# [EXTRACT TO READ]

====

Hey Folks! I know…..It’s been a long time since I wrote something technically related to SQL Server(well, am playing with my new DSLR Camera 😀 a lot now a days in leisure times) and so I’m here back with a very interesting and confusing topic for many DBA’s. Recently I had a discussion with one of my buddies on issues she had with a newly added drive to Windows Server 2008R2 Failover cluster and I was able(at least I think I was :D) to explain over our phone conversation! Later thought about coming up with a write up which might help even others in a similar situation. So, In this blog post let’s see how to add a new drive to your existing SQL Server Failover Cluster(Just an FYI : Win Server 2008/SQL 2008 in my case).

Before going any further, I’ll be wearing 3 hats in this Blogpost(a SAN Admin hat, Windows Admin hat and obviously a SQL DBA hat). Let’s start with wearing a SQL DBA hat!

Below are the screenshots of my current SQL Server Failover Cluster which I’m going to add a new Drive.

As you can see I’ve 6 SAN Drives dedicated to this cluster. Let’s see how to add a new drive with a name aaaaahhhh……say “SQLBacks2” to our SQL Server.  First thing is your SAN Admin should create/present a new Drive for you to be able to add to our cluster.

Okay, let me wear my SAN hat. Now am a SAN Admin and I’m going to create a new SAN Drive for my Windows/SQL team.

Creating a SAN Drive:

Note: If you didn’t followed my earlier Clustering Series, I use Starwind for all my SAN Stuff. Just refer to my previous posts in clustering series to understand this tool more in depth.

step1: Add a new Target.

Step 2:


Step 4: placing and sizing the Drive( I chose just 1 GB for this example)

Step 5: Making it a ISCSI aware disk(Mandatory for Clusters) Am done with SAN guy role and now I’m wearing  a Windows Admin Hat to initialize the new disk which my SAN Admin just created for me from my Nodes.

Wearing a Windows Admin hat:

Went to ISCSI Initiator and all I have to do is Initiate this new drive as shown below. you can see our new drive as Inactive as of now in the below screenshot.

====

# [STATED TASK A]
List every hat that the failover cluster post says will be worn.
The entries have no connection to the failover cluster post.

====

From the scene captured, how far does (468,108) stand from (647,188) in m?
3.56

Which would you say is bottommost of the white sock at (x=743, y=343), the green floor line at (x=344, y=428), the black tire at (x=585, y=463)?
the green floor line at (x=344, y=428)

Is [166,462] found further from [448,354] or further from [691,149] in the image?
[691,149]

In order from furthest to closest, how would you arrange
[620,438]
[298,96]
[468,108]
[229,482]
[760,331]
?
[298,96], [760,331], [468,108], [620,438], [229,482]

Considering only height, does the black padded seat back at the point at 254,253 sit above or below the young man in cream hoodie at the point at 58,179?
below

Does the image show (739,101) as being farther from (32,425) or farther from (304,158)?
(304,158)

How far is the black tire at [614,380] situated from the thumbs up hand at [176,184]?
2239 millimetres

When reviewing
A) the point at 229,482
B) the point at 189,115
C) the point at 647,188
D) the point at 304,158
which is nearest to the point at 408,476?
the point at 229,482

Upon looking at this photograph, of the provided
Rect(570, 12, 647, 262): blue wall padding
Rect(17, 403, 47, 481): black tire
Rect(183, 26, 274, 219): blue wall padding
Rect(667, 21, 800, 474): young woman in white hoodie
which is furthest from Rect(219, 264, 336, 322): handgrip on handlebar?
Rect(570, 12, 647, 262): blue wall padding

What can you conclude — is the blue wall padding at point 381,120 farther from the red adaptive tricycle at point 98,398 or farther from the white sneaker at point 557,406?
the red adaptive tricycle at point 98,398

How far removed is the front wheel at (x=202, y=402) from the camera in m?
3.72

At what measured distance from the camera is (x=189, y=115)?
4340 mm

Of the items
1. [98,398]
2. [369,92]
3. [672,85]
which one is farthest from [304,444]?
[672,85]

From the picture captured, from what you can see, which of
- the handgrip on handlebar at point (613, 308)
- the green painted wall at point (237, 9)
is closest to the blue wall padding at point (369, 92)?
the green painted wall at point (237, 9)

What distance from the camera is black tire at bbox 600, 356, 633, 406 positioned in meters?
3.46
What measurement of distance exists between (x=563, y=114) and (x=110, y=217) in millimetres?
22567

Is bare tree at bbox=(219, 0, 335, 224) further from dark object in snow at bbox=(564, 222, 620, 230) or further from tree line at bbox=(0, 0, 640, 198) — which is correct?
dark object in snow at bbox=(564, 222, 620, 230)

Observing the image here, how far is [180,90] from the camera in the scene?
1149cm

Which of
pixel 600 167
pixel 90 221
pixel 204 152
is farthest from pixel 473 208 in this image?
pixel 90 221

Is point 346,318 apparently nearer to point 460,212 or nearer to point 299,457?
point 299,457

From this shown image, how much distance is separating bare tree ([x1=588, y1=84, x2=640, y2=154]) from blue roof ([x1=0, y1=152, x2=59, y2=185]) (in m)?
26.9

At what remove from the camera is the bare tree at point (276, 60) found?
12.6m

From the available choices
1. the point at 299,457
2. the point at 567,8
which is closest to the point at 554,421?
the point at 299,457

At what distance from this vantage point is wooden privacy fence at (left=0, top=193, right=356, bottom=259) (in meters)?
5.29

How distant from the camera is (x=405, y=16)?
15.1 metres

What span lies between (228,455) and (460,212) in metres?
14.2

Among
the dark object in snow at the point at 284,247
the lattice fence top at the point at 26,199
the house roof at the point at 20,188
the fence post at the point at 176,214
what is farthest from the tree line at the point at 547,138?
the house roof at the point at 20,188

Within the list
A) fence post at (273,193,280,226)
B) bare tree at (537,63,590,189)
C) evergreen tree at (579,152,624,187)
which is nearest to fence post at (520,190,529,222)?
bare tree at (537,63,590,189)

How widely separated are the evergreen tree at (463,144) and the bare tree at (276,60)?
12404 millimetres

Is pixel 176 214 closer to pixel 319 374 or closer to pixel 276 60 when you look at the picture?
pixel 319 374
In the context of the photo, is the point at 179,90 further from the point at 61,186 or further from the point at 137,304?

====

# [STATED TASK B]
Please switch "fence post" to "gate post" in the entries from the line with "How distant from the camera is (x=405, y=16)?" through the end of the entries, and return only those lines with everything else unchanged.

# [FULL OUTPUT A]
A SAN Admin hat, a Windows Admin hat, and a SQL DBA hat.

# [FULL OUTPUT B]
How distant from the camera is (x=405, y=16)?
15.1 metres

What span lies between (228,455) and (460,212) in metres?
14.2

Among
the dark object in snow at the point at 284,247
the lattice fence top at the point at 26,199
the house roof at the point at 20,188
the gate post at the point at 176,214
what is farthest from the tree line at the point at 547,138?
the house roof at the point at 20,188

Within the list
A) gate post at (273,193,280,226)
B) bare tree at (537,63,590,189)
C) evergreen tree at (579,152,624,187)
which is nearest to gate post at (520,190,529,222)?
bare tree at (537,63,590,189)

How widely separated are the evergreen tree at (463,144) and the bare tree at (276,60)?
12404 millimetres

Is pixel 176 214 closer to pixel 319 374 or closer to pixel 276 60 when you look at the picture?
pixel 319 374
In the context of the photo, is the point at 179,90 further from the point at 61,186 or further from the point at 137,304?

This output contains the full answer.